» Daftar Tugas
[1] Sebutkan semua nama orang yang muncul dalam tulisan tentang ISIS dan Irak.
[2] Tuliskan lanjutan tulisan tentang ISIS dan Irak, mulai setelah kalimat terakhirnya.

» Kutipan yang Diberikan
[caption caption="Buku Pedang Sang "][/caption]
Hari ini, Jumat, 8 Februari 2019, saya dikirimi sebuah video tentang situasi di Irak yang masih ada sisa-sisa gerilyawan Negara Islam di Irak (ISI). Kemudian meluas ke Suriah menjadi ISIS.
Beberapa bulan yang lalu, saya membaca sebuah buku berjudul Pedang Sang Kalifah, ISIS dan Ancaman Radikalisasi dalam Perang Saudara di Suriah dan Irak , ditulis oleh Nino Oktorino dan diterbitkan oleh PT.Elex Media Komputindo tahun 2015. Buku ini menarik untuk disimak. Buku ini ingin memperjelas posisi apa yang disebut ISIS (Islamic State of Iraq and al-Sham) di Timur Tengah.
Sebagaimana informasi yang saya baca ketika berkunjung ke Irak, September 2014 lalu, ISIS ini muncul setelah Presiden Irak Saddam Hussein jatuh dan seluruh Irak diduduki oleh Amerika Serikat. Pendudukan Irak dan penyerangan ke Irak oleh Amerika Serikat dan sekutunya Inggris menyebabkan Perdana Menteri Inggris waktu itu, Tony Blair meminta maaf, karena intelijen telah melakukan kesalahan besar, ujar Blair dalam wawancara dengan pembawa acara GPS di CNN Fareed Zakaria, Minggu, 25 Oktober 2015.
Pertanyaan selanjutnya bagaimana sikap George Herbert Walker Bush (sang ayah, yang baru saja meninggal dunia) dan George Walker Bush (sang anak), yang dianggap bertanggung-jawab atas penyerangan itu ? Kelihatannya tidak ada komentar apa pun dan tidak akan mungkin Amerika Serikat meminta maaf. Mudah-mudahan kesimpulan saya ini keliru, mana tahu seminggu ke depan atau sebulan atau juga setahun ke depan, George Walker Bush meminta maaf. Atau oleh warga Amerika Serikat sendiri. Yang jelas, inilah perbedaan yang dapat kita ambil antara Inggris dan Amerika Serikat.

» Bahan yang Diberikan
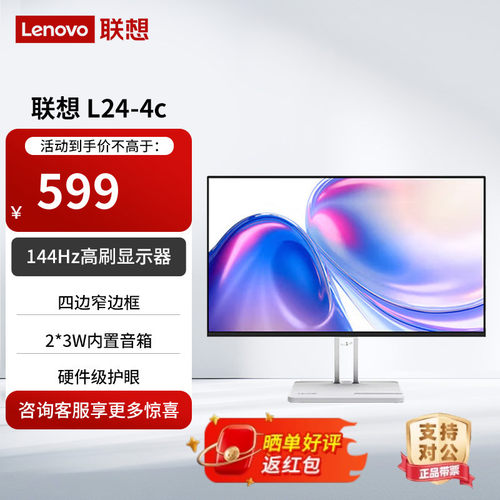 联想23.8/27英寸144Hz高刷护眼家用办公显示器内置音响L24/L27-4C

» Jawaban Anda
[1]
- Nino Oktorino
- Saddam Hussein
- Tony Blair
- Fareed Zakaria
- George Herbert Walker Bush
- George Walker Bush

[2]
Amerika Serikat terkenal dengan sikap double standard,nya. Dahulu Irak ini termasuk sekutu negara Paman Sam itu. Tetapi setelah Irak masuk ke Kuwait, Amerika Serikat marah. Dewan Keamanan Perserikatan Bangsa-Bangsa (DK-PBB) lalu memberikan sanksi kepada Irak tanggal 6 Agustus 1990 yang menghendaki agar seluruh negara menghentikan impor dan ekspor barang-barang hasil produksi ke dan dari Irak. Kecuali yang berkaitan dengan kemanusiaan. Rusia (saat itu masih disebut Uni Soviet), yang memiliki hubungan dekat dengan Irak, sehari sebelumnya masih ragu untuk menyetujui keputusan DK-PBB tersebut. Akhirnya Rusia ikut setuju. Hanya Yaman dan Kuba yang abstain waktu itu.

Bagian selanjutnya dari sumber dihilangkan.